Material shown:
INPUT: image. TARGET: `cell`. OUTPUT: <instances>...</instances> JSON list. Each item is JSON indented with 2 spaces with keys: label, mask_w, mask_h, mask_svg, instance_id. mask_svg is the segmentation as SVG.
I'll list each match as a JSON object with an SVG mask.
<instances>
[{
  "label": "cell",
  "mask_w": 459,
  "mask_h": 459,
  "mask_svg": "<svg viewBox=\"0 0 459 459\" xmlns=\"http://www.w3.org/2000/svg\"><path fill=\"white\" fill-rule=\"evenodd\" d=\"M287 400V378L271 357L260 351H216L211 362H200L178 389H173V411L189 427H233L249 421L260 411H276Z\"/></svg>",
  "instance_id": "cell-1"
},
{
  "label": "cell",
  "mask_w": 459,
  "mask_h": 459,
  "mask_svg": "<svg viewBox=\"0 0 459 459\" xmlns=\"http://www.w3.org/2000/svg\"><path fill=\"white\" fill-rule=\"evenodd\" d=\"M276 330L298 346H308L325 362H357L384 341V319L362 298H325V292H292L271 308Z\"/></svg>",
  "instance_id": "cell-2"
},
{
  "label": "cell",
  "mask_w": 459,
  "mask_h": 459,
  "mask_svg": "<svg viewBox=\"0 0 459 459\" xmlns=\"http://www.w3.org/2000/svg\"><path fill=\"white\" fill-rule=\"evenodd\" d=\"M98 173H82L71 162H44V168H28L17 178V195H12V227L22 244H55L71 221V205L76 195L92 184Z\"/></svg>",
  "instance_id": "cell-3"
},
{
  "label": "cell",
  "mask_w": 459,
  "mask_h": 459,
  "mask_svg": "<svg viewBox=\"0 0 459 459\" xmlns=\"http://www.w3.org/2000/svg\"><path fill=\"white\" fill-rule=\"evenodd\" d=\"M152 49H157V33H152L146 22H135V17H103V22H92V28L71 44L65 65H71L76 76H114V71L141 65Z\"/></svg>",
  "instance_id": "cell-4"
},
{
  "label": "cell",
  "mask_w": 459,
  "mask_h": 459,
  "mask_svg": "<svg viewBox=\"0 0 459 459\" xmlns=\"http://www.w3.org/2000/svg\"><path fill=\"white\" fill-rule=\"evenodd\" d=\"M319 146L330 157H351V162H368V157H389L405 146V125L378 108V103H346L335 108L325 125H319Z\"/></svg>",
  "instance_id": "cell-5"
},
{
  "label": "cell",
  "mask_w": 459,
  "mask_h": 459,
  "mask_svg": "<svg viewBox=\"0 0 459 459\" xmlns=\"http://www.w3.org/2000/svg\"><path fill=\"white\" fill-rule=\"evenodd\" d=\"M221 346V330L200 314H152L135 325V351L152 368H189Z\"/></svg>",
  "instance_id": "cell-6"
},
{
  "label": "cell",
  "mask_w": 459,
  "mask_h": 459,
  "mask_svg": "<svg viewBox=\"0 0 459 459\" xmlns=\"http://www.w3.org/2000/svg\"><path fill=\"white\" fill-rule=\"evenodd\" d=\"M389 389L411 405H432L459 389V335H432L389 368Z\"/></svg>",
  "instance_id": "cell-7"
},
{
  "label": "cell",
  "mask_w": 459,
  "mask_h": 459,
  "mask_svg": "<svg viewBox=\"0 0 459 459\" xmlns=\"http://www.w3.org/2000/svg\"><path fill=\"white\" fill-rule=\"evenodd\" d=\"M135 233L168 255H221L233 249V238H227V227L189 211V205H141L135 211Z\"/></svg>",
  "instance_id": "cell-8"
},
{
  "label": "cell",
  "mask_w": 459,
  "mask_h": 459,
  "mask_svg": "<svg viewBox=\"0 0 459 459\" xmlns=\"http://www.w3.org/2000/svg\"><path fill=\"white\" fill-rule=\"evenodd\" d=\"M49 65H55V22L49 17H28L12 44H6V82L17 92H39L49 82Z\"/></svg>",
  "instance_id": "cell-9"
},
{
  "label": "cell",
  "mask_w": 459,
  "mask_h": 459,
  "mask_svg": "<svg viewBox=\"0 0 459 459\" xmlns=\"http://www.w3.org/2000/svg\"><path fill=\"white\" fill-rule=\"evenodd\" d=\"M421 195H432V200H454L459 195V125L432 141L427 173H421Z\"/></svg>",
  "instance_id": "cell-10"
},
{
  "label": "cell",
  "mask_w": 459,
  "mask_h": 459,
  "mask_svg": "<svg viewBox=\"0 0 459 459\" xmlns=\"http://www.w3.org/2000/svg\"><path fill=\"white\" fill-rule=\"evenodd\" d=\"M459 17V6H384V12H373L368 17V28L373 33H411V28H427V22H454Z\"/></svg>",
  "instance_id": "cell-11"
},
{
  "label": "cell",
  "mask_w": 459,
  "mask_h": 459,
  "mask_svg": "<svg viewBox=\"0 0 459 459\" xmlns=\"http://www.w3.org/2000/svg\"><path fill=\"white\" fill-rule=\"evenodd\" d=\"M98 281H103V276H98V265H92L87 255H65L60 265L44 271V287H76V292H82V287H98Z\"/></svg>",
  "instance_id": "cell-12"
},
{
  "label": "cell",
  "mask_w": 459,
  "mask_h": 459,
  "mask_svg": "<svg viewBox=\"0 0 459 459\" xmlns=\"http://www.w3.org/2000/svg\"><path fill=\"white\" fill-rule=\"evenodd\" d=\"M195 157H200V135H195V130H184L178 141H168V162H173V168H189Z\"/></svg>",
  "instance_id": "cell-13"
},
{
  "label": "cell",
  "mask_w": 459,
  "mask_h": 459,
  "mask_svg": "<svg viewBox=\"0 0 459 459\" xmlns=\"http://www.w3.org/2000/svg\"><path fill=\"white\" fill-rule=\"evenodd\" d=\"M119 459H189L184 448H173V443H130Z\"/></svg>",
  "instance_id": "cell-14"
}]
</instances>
==
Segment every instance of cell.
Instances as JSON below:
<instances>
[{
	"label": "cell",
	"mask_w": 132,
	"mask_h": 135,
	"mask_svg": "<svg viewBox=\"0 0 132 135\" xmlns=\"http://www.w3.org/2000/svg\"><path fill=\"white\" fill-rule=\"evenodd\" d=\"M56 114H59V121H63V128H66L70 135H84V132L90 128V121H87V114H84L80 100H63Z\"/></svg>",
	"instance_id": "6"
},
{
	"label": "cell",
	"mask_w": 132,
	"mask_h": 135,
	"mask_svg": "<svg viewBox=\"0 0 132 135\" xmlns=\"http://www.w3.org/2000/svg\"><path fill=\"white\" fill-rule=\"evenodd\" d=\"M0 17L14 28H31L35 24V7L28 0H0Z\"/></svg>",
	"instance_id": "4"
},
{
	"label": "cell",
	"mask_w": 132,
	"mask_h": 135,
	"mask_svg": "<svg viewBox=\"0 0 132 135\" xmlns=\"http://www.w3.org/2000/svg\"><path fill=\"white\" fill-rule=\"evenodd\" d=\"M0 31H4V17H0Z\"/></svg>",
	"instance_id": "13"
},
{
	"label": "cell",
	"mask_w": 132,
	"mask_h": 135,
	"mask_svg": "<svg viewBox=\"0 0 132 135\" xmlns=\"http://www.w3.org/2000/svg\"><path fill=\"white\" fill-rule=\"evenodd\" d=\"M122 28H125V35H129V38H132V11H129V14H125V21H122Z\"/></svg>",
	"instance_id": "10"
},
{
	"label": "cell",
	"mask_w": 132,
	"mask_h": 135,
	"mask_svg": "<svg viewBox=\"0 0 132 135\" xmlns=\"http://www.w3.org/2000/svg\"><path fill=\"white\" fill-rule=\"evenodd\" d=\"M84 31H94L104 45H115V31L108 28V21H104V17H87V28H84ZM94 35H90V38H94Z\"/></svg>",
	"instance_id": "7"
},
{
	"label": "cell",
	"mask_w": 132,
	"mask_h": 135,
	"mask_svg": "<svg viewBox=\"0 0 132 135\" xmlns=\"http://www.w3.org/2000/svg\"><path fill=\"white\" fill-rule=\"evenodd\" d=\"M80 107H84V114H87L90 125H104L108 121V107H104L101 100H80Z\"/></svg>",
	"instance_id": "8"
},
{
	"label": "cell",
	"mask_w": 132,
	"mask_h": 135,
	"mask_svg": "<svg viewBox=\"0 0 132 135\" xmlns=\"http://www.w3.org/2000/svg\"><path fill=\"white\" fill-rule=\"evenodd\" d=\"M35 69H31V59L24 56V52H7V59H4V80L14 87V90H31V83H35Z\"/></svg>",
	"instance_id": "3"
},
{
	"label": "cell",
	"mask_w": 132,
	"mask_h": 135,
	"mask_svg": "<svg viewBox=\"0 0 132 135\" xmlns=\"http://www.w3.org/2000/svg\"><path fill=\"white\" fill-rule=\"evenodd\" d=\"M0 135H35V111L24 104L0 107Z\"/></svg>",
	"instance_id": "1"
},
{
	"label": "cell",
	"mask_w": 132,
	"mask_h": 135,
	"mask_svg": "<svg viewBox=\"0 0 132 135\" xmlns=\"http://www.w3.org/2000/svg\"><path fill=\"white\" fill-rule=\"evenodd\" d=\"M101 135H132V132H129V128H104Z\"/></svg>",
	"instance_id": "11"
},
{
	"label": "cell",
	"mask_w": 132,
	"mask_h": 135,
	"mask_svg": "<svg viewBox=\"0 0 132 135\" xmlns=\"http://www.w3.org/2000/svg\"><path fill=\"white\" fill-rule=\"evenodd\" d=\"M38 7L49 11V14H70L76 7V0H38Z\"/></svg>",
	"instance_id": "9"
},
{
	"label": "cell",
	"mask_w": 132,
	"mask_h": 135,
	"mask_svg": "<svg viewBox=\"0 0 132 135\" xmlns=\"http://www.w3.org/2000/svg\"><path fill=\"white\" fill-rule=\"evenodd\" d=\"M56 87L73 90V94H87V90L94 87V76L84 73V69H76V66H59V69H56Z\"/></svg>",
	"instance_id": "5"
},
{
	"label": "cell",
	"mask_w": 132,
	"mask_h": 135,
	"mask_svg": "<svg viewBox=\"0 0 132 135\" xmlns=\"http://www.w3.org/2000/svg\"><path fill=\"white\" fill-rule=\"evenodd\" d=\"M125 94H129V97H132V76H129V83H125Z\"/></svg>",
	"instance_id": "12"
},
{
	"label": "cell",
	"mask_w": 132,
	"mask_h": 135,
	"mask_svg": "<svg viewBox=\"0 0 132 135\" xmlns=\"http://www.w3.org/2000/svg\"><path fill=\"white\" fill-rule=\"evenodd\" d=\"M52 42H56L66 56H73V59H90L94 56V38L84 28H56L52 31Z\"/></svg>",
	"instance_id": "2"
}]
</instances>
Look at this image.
* * *
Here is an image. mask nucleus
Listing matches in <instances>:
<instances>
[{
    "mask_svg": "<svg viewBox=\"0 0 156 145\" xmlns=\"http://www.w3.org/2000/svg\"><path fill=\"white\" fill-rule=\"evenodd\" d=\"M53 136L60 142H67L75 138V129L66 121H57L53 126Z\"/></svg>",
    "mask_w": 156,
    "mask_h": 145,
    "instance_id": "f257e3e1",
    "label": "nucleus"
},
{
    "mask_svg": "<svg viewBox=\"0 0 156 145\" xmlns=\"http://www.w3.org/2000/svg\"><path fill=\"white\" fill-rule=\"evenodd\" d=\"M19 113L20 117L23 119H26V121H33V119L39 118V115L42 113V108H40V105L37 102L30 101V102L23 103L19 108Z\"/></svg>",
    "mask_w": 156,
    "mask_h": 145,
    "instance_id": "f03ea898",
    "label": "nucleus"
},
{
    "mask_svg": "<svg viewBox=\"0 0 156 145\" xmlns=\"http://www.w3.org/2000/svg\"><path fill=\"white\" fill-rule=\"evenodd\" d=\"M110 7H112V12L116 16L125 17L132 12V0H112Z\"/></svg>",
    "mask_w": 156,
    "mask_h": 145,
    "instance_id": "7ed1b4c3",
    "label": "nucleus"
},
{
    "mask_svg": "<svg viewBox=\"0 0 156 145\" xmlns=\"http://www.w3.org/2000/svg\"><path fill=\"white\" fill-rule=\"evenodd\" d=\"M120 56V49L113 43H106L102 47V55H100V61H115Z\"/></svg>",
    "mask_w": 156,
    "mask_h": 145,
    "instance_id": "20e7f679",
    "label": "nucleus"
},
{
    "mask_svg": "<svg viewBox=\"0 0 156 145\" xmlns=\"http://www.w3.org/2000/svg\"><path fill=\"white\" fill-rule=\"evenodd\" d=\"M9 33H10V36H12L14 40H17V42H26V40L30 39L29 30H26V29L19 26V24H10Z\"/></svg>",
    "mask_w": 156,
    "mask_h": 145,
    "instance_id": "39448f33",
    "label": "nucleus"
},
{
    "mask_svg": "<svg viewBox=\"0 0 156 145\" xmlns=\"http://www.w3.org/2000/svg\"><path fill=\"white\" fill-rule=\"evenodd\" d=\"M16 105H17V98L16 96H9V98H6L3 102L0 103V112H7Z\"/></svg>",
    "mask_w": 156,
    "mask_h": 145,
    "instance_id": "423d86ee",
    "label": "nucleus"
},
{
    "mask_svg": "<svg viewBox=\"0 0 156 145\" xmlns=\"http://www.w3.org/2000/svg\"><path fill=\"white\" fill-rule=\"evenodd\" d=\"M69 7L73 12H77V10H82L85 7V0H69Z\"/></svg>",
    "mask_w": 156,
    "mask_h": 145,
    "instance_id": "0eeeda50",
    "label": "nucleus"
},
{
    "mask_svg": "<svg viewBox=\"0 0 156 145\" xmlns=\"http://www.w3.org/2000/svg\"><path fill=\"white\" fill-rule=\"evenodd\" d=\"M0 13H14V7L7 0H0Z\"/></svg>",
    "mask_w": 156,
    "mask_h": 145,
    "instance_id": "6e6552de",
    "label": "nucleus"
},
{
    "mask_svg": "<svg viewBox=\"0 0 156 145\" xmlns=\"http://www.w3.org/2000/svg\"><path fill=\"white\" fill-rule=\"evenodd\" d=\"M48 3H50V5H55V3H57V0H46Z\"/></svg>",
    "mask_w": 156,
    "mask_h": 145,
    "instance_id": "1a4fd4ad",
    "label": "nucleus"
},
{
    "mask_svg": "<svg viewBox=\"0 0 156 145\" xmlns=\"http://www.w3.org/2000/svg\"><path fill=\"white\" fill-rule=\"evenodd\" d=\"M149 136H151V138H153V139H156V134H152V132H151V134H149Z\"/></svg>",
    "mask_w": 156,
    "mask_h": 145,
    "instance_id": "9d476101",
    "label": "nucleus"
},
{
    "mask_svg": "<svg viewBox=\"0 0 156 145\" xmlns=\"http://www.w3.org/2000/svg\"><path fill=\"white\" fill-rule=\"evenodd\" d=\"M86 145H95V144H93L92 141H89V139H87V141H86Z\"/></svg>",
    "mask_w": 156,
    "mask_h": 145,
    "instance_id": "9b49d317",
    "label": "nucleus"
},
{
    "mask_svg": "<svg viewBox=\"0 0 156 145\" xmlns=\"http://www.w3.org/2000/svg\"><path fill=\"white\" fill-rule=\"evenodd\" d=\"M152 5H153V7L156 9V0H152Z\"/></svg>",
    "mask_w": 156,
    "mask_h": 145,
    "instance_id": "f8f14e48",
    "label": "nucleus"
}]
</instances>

Do this: Copy out the lines of the material from the one containing "Segment every instance of cell." through the one containing "114H59V121H63V128H66L70 135H84V132L90 128V121H87V114H84L80", inclusive, matching them character for character.

Correct output:
Segment every instance of cell.
Instances as JSON below:
<instances>
[{
	"label": "cell",
	"mask_w": 132,
	"mask_h": 135,
	"mask_svg": "<svg viewBox=\"0 0 132 135\" xmlns=\"http://www.w3.org/2000/svg\"><path fill=\"white\" fill-rule=\"evenodd\" d=\"M56 114H59V121H63V128H66L70 135H84V132L90 128V121H87V114H84L80 100H63Z\"/></svg>",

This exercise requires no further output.